*Provided passage*
Groups

In CSE 131 you are encouraged to work in teams of 2. If you do that, how can you work on the same files, without sharing passwords and actually logging into the same account?

A good way to solve the problem is with UNIX groups. You and your partner (and no one else) can become members of the same UNIX group. Then, directories and files you are working on can be made readable and writable to that group, so that only you and your partner can read and modify them. (The files will reside under the home directory of one of you or your partner... but you don't need to log into each other's accounts or share passwords.) To take advantage of this, do the following.

  1. From one of your accounts, after prepping into the cs131s environment
      prep cs131s
    
    run the command
      requestgroup
    
    and enter your login names.

  2. ACS will then create a unique group containing just the 2 logins you requested. (Unfortunately this may take a few days.) You can tell when your group has been set up: run the command
      groups
    
    This will show the groups you are in. The new ACS-created group will appear as something like cs131s_#. When you see that, you are ready to proceed.

*Written task 1*
Using the UNIX groups page, decide whether each statement agrees with it, answering yes or no and quoting the words that settle it: (a) CSE 131 students are encouraged to work in teams of 2. (b) The group is ready as soon as requestgroup is run. (c) Partners must share passwords to work on the same files.
*Written task 2*
Put everything in the rows from the line containing "From the green" down to the end of the rows into a numbered list, leaving out blank lines.
The rows that follow are unrelated to the UNIX groups page.

*Provided entries*

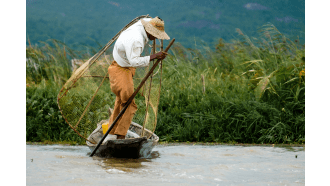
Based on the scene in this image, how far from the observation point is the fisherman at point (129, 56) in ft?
15.4

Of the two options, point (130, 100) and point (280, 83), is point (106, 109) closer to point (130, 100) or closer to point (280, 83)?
point (130, 100)

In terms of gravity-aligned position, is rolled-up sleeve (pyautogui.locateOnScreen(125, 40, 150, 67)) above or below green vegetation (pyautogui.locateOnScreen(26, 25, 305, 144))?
above

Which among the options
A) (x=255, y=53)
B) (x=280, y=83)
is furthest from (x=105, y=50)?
(x=255, y=53)

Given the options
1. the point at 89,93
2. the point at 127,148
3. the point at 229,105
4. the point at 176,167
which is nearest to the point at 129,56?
the point at 127,148

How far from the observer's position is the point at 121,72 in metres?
4.99

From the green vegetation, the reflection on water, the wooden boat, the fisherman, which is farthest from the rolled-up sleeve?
the green vegetation

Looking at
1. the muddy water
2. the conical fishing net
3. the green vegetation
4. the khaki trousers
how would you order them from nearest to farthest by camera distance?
the muddy water → the khaki trousers → the conical fishing net → the green vegetation

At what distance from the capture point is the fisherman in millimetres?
4703

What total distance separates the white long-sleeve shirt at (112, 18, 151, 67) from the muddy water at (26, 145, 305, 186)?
123cm

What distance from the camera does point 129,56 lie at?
4.68m

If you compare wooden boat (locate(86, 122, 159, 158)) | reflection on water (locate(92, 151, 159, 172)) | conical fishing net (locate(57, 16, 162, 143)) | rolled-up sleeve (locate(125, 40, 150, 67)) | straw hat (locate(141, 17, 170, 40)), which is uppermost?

*Expected output 1*
(a) Yes: "In CSE 131 you are encouraged to work in teams of 2."
(b) No: "Unfortunately this may take a few days."
(c) No: "but you don't need to log into each other's accounts or share passwords."

*Expected output 2*
1. From the green vegetation, the reflection on water, the wooden boat, the fisherman, which is farthest from the rolled-up sleeve?
2. the green vegetation
3. Looking at
4. 1. the muddy water
5. 2. the conical fishing net
6. 3. the green vegetation
7. 4. the khaki trousers
8. how would you order them from nearest to farthest by camera distance?
9. the muddy water → the khaki trousers → the conical fishing net → the green vegetation
10. At what distance from the capture point is the fisherman in millimetres?
11. 4703
12. What total distance separates the white long-sleeve shirt at (112, 18, 151, 67) from the muddy water at (26, 145, 305, 186)?
13. 123cm
14. What distance from the camera does point 129,56 lie at?
15. 4.68m
16. If you compare wooden boat (locate(86, 122, 159, 158)) | reflection on water (locate(92, 151, 159, 172)) | conical fishing net (locate(57, 16, 162, 143)) | rolled-up sleeve (locate(125, 40, 150, 67)) | straw hat (locate(141, 17, 170, 40)), which is uppermost?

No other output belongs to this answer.